Test fixtures live under tests/fixtures/inputs/. Each fixture is compiled by Skotch and by the reference tool for that target (kotlinc, d8, kotlinc-native). Both outputs are committed under tests/fixtures/expected/ so CI can diff them without installing the JDK, Android SDK, or kotlinc-native. Normalizers strip cosmetic differences before comparison.

tests/fixtures/expected/
jvm/<fixture>/
skotch.class # Skotch output
skotch.norm.txt # normalized text
kotlinc.class # reference output
kotlinc.norm.txt
run.stdout # expected program output
dex/<fixture>/
skotch.dex
d8.dex
klib/<fixture>/
skotch.klib
kotlinc-native.klib
llvm/<fixture>/
skotch.ll
skotch.norm.txt

Skotch uses Rayon for nested work-stealing parallelism:

  • Modules are compiled in parallel (respecting dependency order)
  • Files within a module are compiled in parallel
  • Functions within a file can be MIR-lowered in parallel

This means a multi-module project with many source files will naturally saturate available CPU cores without any configuration.
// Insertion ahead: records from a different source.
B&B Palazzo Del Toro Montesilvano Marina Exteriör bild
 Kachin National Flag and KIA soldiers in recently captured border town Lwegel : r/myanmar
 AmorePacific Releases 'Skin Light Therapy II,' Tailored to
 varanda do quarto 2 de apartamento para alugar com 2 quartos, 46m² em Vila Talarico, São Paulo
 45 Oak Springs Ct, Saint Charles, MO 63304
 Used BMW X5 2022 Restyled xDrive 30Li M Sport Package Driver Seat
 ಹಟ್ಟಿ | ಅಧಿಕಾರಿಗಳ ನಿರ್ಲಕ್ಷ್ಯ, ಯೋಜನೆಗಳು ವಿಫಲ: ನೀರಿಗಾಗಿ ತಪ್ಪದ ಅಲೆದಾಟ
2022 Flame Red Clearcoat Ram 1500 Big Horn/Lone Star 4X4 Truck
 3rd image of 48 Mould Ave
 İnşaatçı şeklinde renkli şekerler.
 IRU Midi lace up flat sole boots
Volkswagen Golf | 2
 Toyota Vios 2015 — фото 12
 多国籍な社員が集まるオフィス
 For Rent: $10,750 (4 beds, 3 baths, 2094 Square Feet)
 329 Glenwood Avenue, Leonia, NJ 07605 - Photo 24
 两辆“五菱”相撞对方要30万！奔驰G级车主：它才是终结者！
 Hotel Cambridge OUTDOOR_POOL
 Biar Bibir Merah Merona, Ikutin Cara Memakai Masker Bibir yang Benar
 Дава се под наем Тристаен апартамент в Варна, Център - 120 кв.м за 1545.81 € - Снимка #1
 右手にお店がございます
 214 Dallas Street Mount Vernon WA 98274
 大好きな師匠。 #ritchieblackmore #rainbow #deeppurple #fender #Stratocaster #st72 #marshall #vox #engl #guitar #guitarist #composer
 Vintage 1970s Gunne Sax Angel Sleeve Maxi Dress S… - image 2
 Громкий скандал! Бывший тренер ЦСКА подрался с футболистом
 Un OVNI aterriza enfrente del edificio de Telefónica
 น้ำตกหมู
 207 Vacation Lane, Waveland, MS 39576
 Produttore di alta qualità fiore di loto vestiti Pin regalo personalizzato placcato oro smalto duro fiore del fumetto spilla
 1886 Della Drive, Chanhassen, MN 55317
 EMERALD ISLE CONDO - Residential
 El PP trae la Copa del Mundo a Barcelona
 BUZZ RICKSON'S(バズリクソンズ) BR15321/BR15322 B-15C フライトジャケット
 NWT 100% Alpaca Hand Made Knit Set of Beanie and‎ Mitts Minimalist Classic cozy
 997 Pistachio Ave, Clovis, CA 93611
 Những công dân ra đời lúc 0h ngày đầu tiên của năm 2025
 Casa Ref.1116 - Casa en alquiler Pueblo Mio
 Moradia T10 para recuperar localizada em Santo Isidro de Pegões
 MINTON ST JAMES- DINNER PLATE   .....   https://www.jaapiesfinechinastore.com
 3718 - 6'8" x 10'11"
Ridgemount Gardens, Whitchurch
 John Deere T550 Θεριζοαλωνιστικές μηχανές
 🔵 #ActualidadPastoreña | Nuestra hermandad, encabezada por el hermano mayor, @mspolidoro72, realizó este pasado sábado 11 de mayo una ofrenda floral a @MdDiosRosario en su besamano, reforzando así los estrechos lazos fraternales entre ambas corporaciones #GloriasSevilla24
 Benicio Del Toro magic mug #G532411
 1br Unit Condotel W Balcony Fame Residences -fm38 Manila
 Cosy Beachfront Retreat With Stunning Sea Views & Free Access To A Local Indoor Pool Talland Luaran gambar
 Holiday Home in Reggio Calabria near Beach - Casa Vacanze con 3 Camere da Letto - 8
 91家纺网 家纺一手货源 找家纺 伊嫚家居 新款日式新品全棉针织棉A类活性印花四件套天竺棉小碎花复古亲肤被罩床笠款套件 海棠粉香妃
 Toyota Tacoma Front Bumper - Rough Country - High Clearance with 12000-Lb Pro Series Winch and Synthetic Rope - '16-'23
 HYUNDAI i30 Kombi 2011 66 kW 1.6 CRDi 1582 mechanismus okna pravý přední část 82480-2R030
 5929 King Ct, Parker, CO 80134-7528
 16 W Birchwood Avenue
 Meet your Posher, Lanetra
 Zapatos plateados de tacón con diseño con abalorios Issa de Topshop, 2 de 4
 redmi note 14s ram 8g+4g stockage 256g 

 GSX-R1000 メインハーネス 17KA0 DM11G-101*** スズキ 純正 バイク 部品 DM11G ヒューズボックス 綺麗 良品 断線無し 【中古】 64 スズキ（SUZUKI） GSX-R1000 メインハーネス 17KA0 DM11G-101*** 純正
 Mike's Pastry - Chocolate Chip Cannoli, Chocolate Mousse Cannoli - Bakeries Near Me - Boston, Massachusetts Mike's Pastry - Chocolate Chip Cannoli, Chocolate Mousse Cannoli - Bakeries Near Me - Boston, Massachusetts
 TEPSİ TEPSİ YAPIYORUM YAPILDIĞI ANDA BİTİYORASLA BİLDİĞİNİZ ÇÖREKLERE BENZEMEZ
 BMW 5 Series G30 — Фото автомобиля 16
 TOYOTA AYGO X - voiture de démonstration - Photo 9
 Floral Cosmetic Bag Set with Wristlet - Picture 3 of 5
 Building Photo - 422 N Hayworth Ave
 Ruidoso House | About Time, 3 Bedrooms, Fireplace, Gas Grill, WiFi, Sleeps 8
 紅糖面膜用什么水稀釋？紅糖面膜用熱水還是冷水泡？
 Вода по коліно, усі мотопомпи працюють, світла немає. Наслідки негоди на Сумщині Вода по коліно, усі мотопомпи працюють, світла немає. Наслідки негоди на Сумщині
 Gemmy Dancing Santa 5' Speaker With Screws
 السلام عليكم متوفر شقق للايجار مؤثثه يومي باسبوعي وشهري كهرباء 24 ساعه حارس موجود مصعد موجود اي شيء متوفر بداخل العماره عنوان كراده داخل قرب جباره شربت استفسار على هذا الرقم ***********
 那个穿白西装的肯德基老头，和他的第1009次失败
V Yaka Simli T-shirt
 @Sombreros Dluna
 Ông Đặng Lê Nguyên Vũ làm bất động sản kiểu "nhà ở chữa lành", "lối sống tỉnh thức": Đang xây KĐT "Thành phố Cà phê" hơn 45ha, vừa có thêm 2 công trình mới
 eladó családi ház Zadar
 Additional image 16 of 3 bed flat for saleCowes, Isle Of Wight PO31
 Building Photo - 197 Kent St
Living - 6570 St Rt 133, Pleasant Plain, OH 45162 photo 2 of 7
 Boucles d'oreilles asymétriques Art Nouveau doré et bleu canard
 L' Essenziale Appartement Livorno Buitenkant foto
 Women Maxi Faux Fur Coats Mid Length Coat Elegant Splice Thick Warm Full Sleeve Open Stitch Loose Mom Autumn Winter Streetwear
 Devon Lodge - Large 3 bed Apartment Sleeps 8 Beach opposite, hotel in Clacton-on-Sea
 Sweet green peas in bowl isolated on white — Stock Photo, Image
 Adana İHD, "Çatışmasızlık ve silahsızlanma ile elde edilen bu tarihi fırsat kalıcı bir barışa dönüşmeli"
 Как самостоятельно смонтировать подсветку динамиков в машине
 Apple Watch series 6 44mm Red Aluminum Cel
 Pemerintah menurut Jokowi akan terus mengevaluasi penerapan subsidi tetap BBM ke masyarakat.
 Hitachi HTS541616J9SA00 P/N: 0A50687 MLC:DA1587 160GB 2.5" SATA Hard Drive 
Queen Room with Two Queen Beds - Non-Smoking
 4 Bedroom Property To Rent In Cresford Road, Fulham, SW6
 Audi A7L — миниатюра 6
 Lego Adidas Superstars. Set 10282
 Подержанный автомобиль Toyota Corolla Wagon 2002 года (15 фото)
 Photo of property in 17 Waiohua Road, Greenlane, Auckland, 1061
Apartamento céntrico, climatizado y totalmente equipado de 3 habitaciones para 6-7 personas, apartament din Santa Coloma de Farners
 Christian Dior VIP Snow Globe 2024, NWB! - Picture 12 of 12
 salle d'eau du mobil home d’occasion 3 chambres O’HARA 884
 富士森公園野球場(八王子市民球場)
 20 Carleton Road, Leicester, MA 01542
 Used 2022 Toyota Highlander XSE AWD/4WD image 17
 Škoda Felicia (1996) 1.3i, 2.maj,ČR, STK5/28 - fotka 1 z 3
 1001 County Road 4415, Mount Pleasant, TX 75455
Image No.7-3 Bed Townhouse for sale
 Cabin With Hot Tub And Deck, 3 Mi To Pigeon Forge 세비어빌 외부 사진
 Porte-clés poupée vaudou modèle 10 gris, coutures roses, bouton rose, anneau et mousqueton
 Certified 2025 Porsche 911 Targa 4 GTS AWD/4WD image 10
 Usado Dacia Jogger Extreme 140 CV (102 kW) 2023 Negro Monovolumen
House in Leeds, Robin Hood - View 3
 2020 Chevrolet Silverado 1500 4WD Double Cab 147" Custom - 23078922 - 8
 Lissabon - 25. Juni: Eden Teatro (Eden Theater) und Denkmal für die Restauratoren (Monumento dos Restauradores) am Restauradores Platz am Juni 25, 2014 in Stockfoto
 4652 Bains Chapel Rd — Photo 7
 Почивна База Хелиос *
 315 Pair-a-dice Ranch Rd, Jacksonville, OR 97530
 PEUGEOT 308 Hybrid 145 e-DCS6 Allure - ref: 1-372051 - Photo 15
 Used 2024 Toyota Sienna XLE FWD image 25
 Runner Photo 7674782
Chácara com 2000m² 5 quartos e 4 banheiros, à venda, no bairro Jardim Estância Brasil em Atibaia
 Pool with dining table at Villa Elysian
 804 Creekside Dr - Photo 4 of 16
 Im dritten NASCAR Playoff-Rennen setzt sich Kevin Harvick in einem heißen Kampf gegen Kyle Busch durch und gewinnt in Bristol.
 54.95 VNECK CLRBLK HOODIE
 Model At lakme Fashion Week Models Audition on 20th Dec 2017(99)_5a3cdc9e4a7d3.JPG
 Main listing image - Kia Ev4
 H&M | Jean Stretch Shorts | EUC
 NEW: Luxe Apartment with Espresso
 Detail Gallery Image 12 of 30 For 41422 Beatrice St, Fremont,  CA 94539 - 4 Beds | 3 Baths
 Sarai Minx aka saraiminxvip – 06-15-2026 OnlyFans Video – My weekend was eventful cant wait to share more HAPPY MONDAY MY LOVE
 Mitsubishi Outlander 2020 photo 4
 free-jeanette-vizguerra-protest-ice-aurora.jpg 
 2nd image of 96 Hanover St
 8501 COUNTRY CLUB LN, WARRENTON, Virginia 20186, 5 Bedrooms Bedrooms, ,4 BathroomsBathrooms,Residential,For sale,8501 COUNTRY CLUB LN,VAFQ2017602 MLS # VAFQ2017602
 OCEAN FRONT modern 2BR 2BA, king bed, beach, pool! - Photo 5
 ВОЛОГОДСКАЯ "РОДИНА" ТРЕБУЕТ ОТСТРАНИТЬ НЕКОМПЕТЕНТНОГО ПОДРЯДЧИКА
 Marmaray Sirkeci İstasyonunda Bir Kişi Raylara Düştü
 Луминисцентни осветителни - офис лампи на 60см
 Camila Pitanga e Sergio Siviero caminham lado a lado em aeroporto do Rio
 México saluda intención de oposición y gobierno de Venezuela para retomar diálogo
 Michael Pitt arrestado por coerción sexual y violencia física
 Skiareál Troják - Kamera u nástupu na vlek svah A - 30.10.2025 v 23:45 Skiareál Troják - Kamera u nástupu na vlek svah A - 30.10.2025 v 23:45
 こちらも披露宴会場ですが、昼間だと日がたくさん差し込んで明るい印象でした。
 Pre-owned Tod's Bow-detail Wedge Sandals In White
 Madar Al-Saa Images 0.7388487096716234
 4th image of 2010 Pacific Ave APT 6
The skotch-classinfo crate reads real .class files from JDK jmods (via JAVA_HOME) and from JARs on the CLASSPATH (including kotlin-stdlib.jar). Method signatures are parsed and cached so the type checker can resolve calls like "hello".uppercase() or java.lang.Math.abs(-1).

flowchart LR
  JMOD["JDK jmods<br/>(java.base, etc.)"] --> CI["classinfo<br/>parser"]
  STDLIB["kotlin-stdlib.jar"] --> CI
  CP["CLASSPATH JARs"] --> CI
  CI --> SIG["Method signatures<br/>+ field types"]
  SIG --> TC["Type Checker"]
  TC --> BE["Backend<br/>(invokevirtual,<br/>invokestatic)"]
  style CI fill:#2d5016,color:#eef2e7,stroke:#4a5c3e
  style TC fill:#1a2a14,color:#eef2e7,stroke:#4a5c3e

Import declarations like import java.lang.Math work, and java.lang.* is implicitly available. Resolution is deferred: if a method cannot be found in the interop index, a clear diagnostic is emitted listing the classpath that was searched.